Russia’s attempted attack on Wuhledar may have been thwarted by a new Ukrainian anti-tank tactic, specifically its mine-laying tactic. According to US magazine Forbes, Ukrainian troops are waiting until Russian troops have cleared a path through a minefield and then deploying new mines when the Russians cross it. Accordingly, these mines are not laid as usual, but fired by artillery shells.
Russian bloggers attribute the failure of the attack on Wuhledar to anti-tank mines fired by Ukrainian 155mm howitzers, i.e. as cluster munitions. In the “Remote Anti-Armor Mine” (RAAM) system, each projectile contains nine mines. The United States delivered 6,000 such missiles to Ukraine at the end of last year, according to the Forbes report.

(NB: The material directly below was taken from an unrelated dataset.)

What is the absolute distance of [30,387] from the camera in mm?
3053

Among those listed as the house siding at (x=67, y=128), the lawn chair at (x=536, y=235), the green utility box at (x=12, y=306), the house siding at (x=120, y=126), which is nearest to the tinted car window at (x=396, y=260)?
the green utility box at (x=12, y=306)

It describes a well-known pattern: the lead tank hits a mine and explodes, causing the rest of the column to become confused. Some vehicles tried to drive around the destroyed lead vehicle, but encountered mines themselves in the process. Even the retreat is dangerous, since mines are also threatening behind the column. Around Wuhledar, the Russian troops lost 30 armored vehicles in a single day alone.
According to military bloggers, a Russian tank column ran into a minefield and came under heavy artillery fire about a week ago outside the small town of Wuhledar, southwest of Donetsk. The Russian units obviously panicked and fled. The scene also shows a video circulating online released by Ukraine’s Defense Ministry.
In its daily situation report on Friday, the British Ministry of Defense reported that Russian troops had suffered “particularly heavy losses” near Wuhledar. Military bloggers called for the commanders to be punished. British secret services and the US think tank Institute for the Study of War (ISW), on the other hand, pointed to the poor training of the inexperienced units.